The Relaunch

You hear it all the time. ABC Company had launched an all new website. Unfortunately, this approach is far from the ideal way to do things. A relaunch usually ends up meaning “we let our old site become stagment, let’s try this again”. Embarrassingly enough, this is something we’re guilty of ourselves. We’ve been so busy focusing our attention on helping our clients that we’ve been negligent in doing the same for ourselves. The end result in our case is a site which has barely been updated over the past three years and really doesn’t do anything to explain what it is we actually do. Well, these days we seem to have even less time than ever, but we’re finally forcing ourselves to tackle this desperately needed project. If all goes well we’ll have our all-new site in place by January, and we’ll finally have a website for ourselves which represents the concepts and capabilities we recommend to our clients.

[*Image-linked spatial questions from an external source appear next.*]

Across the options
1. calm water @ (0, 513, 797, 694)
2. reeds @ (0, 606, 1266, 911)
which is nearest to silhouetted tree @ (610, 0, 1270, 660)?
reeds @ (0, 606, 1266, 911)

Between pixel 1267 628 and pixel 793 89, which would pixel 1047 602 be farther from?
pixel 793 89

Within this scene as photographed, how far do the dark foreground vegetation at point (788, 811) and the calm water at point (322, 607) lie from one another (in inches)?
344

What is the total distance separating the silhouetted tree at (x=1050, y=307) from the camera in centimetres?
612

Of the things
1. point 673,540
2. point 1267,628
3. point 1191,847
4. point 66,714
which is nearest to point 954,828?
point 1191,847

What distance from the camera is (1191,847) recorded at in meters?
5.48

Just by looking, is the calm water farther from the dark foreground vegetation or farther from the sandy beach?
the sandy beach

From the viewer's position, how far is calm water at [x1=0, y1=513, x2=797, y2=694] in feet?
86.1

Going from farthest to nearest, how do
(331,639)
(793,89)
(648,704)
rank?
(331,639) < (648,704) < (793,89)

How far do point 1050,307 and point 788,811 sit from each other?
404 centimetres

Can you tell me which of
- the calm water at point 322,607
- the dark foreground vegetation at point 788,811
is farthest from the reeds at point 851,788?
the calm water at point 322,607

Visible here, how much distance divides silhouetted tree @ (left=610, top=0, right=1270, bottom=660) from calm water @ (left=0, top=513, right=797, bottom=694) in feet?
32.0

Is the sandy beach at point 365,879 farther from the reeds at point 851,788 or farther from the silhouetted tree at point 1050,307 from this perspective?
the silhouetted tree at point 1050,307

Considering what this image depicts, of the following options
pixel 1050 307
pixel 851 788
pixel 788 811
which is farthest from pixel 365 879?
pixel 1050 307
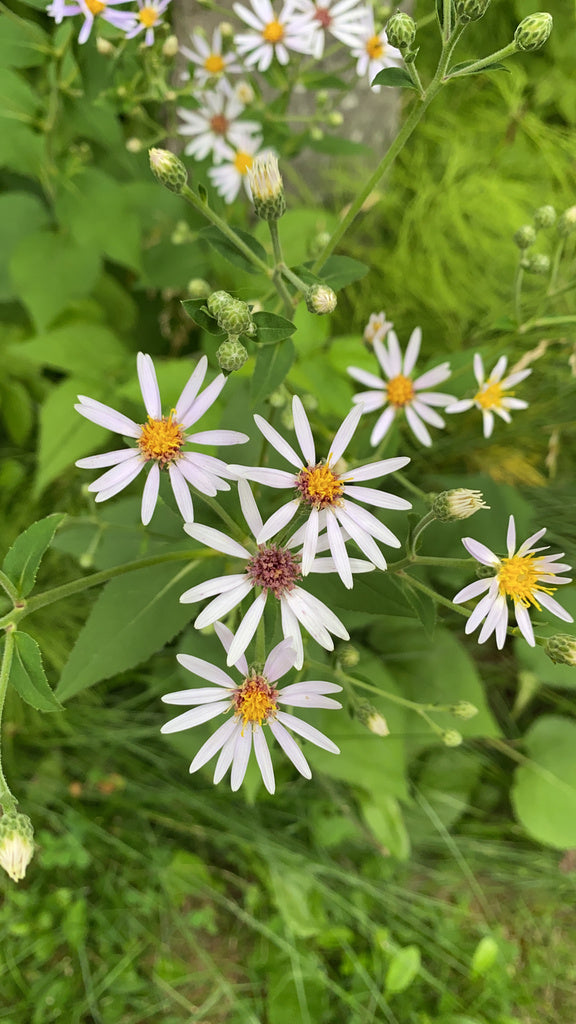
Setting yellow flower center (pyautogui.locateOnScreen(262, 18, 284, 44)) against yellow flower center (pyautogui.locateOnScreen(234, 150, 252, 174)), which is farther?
yellow flower center (pyautogui.locateOnScreen(234, 150, 252, 174))

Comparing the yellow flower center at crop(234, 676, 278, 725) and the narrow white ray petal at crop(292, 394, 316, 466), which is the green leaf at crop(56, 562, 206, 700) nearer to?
the yellow flower center at crop(234, 676, 278, 725)

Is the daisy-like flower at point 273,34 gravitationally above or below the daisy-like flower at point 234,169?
above

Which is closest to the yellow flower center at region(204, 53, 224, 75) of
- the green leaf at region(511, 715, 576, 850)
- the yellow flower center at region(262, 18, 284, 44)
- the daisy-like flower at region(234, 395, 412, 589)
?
the yellow flower center at region(262, 18, 284, 44)

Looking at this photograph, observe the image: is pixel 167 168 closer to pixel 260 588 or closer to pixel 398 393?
pixel 260 588

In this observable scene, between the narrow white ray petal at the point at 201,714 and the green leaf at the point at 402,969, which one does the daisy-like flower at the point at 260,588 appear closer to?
the narrow white ray petal at the point at 201,714

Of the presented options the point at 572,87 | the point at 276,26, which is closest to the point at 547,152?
the point at 572,87

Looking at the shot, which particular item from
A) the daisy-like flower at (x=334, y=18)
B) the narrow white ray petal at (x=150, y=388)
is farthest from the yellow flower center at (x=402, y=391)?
the daisy-like flower at (x=334, y=18)
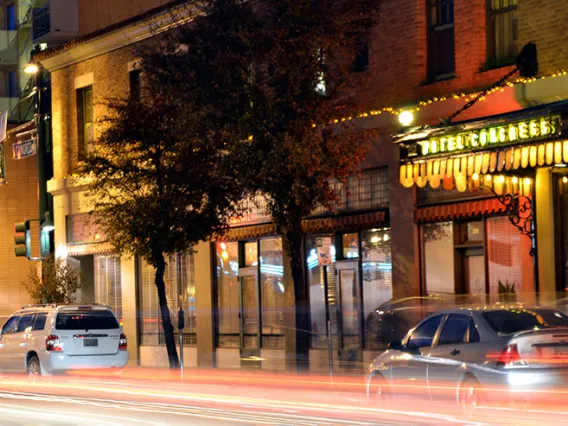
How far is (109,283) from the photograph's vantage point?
3794 cm

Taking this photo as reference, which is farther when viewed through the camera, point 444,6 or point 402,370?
point 444,6

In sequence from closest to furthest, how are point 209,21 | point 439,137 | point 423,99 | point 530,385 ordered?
point 530,385 < point 439,137 < point 209,21 < point 423,99

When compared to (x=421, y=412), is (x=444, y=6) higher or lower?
higher

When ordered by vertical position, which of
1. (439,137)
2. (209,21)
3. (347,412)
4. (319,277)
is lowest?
(347,412)

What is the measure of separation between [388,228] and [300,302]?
3.57 metres

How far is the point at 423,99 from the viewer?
2566 centimetres

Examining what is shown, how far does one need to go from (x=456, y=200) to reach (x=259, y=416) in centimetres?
960

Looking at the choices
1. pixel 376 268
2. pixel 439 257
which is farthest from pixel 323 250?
pixel 376 268

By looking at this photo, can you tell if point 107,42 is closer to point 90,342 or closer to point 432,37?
point 90,342

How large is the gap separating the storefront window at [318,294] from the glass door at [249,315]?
7.76 feet

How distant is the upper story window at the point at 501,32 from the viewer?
24.3 meters

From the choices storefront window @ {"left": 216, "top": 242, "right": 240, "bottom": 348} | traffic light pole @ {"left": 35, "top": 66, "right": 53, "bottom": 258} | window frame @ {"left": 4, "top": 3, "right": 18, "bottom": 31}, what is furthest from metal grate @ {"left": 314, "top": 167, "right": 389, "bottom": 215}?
window frame @ {"left": 4, "top": 3, "right": 18, "bottom": 31}

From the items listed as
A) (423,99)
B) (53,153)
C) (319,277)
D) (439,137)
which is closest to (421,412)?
(439,137)

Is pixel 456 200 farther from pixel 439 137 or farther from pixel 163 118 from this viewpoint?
pixel 163 118
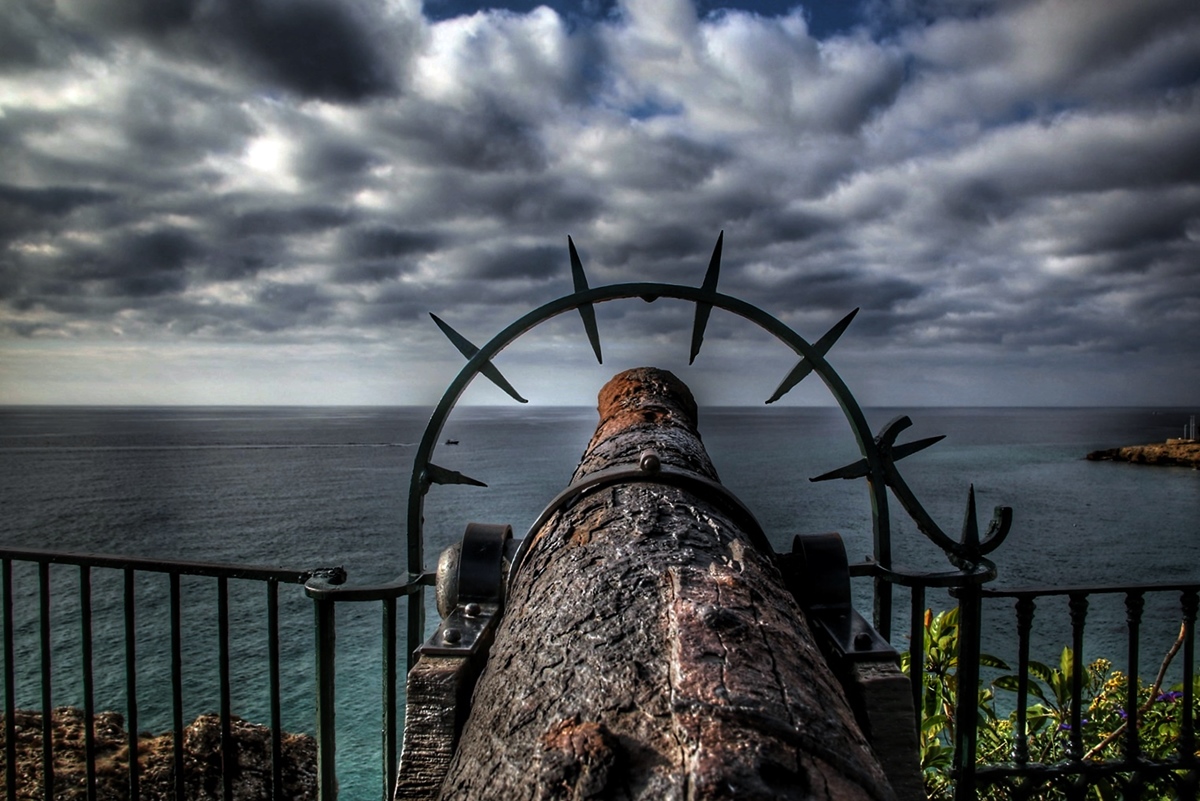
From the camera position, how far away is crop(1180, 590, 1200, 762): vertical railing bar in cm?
335

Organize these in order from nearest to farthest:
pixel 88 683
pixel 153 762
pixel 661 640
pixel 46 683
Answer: pixel 661 640, pixel 88 683, pixel 46 683, pixel 153 762

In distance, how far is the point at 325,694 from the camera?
2.85 m

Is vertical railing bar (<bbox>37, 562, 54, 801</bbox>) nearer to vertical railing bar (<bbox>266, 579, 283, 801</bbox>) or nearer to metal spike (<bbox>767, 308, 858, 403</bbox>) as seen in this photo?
vertical railing bar (<bbox>266, 579, 283, 801</bbox>)

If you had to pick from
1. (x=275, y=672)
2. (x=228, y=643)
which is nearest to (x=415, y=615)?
(x=275, y=672)

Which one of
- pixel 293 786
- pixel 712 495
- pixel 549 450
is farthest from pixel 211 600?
pixel 549 450

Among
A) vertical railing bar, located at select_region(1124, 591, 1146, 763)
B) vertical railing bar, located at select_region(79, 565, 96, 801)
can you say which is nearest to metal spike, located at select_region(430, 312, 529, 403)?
vertical railing bar, located at select_region(79, 565, 96, 801)

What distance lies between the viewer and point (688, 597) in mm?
1485

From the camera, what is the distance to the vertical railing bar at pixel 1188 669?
335 centimetres

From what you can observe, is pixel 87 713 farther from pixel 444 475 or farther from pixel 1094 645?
pixel 1094 645

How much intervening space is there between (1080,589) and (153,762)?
792 cm

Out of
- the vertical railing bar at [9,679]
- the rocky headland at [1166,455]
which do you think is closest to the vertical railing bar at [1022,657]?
the vertical railing bar at [9,679]

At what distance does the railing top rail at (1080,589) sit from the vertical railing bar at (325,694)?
2854 mm

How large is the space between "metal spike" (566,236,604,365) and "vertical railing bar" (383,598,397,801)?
1.44 meters

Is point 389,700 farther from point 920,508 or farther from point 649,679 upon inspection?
point 920,508
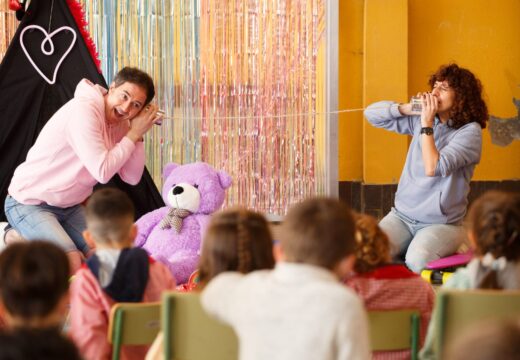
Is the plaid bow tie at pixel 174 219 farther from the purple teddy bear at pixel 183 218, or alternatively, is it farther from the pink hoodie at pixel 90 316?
the pink hoodie at pixel 90 316

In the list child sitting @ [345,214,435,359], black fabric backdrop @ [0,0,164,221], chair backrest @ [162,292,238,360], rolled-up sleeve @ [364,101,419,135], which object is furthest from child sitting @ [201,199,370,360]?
black fabric backdrop @ [0,0,164,221]

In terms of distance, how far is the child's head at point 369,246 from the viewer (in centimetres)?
215

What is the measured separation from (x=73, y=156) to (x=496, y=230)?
2.14 meters

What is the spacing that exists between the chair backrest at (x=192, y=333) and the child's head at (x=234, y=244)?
0.30 ft

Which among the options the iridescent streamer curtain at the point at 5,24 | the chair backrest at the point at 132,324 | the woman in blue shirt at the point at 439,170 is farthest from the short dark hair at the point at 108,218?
the iridescent streamer curtain at the point at 5,24

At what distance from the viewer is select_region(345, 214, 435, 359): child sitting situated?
2.10 metres

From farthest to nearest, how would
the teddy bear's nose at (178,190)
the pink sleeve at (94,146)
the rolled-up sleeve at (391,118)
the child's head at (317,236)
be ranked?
1. the rolled-up sleeve at (391,118)
2. the teddy bear's nose at (178,190)
3. the pink sleeve at (94,146)
4. the child's head at (317,236)

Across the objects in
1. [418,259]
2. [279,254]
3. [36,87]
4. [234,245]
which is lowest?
[418,259]

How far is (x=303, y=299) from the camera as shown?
1552 mm

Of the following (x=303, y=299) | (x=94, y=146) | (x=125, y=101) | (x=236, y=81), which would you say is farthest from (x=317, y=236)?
(x=236, y=81)

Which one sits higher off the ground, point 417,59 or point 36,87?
point 417,59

How should it be done? Where possible I’ll almost always recommend gradual change over time, unless there is really a major need to do something in a hurry, or unless the site doesn’t have much of a pre-established user base.  By introducing small sets of changes over an extended time period ideas can be tested out in specific areas of your site without much risk.  This allows you to see how your users react to the changes, and makes it possible to empirically measure their effectiveness.

This approach is particularly important if you have any significant interactive areas of your site, in particular e-commerce capabilities. There’s nothing worse than launching a new site design only to hurt sales and alienate your users by moving things away from where they’re used to finding them.

Another hugely important consideration is search engines.  The easiest way to kill a well established search ranking is to launch a new site without taking migration of the old site into consideration.  If you find yourself in the middle of a redesign always ask your team what their plan for maintaining existing traffic is.  If you don’t get a clear answer to the question please, bring in an expert to handle that side of things.